Answer these questions from the text on commercial vehicle and machine reliability below.
(a) What is currently still the primary energy source for mechanical, hydraulic, and electrical power?
(b) What reason does the text give that only generating proof through endurance tests is not a practical validation strategy?
(c) What controls state-based maintenance?

• [Document text]
------------------------------------
Large differences in the load collective and complicated system architectures require a methodical and structured approach to development and for fleet monitoring.
The commercial vehicle and machine industry manufacture products for very different load collectives such as trucks, port cranes, wheel-loaders, combine harvesters, etc. The annual production volume varies across several orders of magnitude. Diesel engines are still currently the primary energy source for mechanical, hydraulic, and electrical power. Hydrogen-based drives with combustion engines and fuel cells are being developed and will certainly conquer their share of the market. Quality and reliability over very long operating periods are core criteria for market success.
Commercial vehicles and machines need to cope with extremely different load cycles and yet still be developed in the same programs to keep costs down to acceptable levels. Their lifetime targets are particularly high for the high-power classes. Therefore, the classical approach of only generating proof using endurance tests is not a practical validation strategy. There is simply not enough time and not enough resources for it.
Uptime ENGINEERING’s reliability process organises methods and processes that use the synergetic potential and the possibilities at a component level. Load capacities and system responses are derived from functional tests and simulation. The proof of maturity with components and modules is pushed in order to gain a basis for lifetime evaluations. The validation is supplemented by quality measures for reliability. The highest availability is achieved through state-based maintenance. This is controlled by fleet monitoring that is based on the risk analysis obtained during development.
------------------------------------
• [Dataset extract]
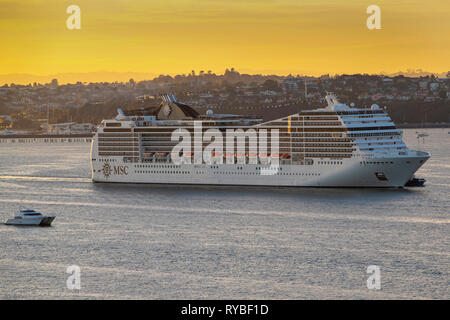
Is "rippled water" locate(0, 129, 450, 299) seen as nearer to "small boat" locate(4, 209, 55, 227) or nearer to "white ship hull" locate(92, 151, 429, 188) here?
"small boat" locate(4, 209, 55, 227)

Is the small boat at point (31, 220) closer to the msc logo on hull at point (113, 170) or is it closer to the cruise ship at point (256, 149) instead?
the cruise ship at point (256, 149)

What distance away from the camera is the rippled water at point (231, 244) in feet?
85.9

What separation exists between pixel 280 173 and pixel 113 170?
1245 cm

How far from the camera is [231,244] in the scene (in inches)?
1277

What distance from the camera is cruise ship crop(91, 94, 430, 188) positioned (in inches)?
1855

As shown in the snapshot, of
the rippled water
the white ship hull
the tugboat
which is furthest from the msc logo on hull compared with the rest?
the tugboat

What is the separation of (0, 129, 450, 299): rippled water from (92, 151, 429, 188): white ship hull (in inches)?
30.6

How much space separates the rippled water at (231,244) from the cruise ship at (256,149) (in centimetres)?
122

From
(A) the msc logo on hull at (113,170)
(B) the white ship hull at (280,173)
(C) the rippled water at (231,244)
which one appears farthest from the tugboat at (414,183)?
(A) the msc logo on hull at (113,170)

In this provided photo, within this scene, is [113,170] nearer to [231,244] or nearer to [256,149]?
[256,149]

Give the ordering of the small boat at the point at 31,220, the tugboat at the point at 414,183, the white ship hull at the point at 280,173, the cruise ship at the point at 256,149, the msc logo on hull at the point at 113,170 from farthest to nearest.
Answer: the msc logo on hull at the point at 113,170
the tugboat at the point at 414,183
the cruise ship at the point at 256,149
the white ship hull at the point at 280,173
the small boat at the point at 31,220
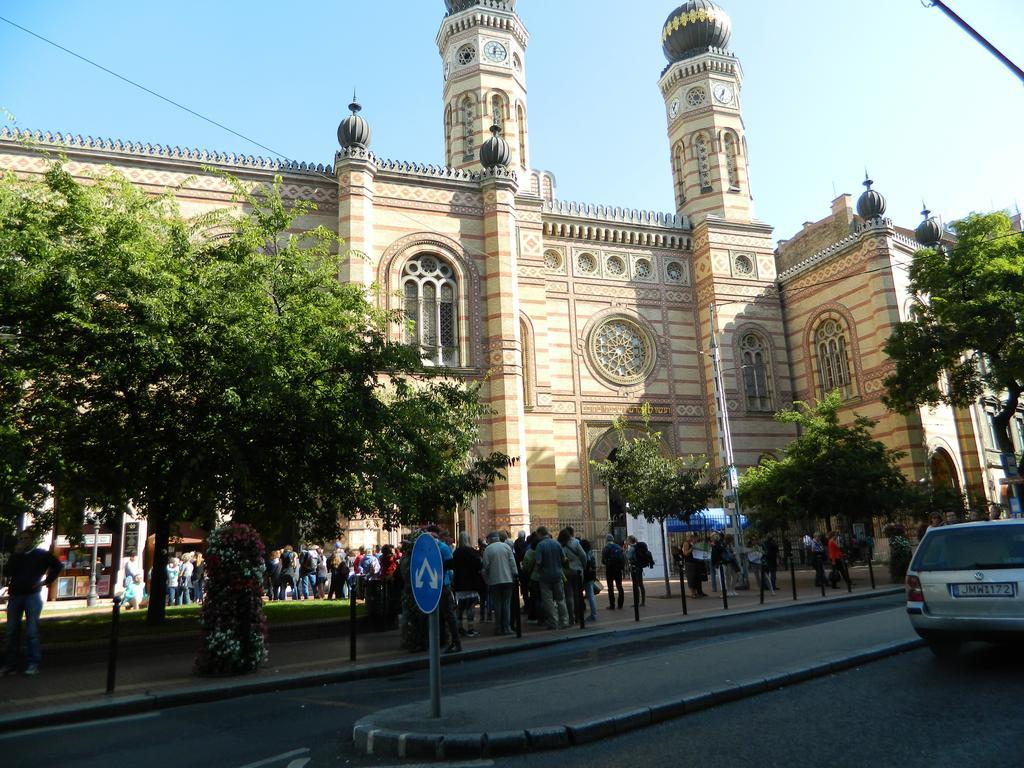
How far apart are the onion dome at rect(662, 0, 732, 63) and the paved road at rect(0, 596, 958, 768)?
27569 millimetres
------------------------------------
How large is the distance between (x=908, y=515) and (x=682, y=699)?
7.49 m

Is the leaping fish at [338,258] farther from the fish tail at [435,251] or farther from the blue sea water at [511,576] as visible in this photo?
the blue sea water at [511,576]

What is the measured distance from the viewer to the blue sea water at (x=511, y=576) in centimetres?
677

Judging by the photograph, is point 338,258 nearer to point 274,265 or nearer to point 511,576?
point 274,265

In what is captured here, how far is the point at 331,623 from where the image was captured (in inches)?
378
------------------------------------
• [Finished exercise]
(a) Diesel engines.
(b) There is not enough time and not enough resources for it.
(c) Fleet monitoring that is based on the risk analysis obtained during development.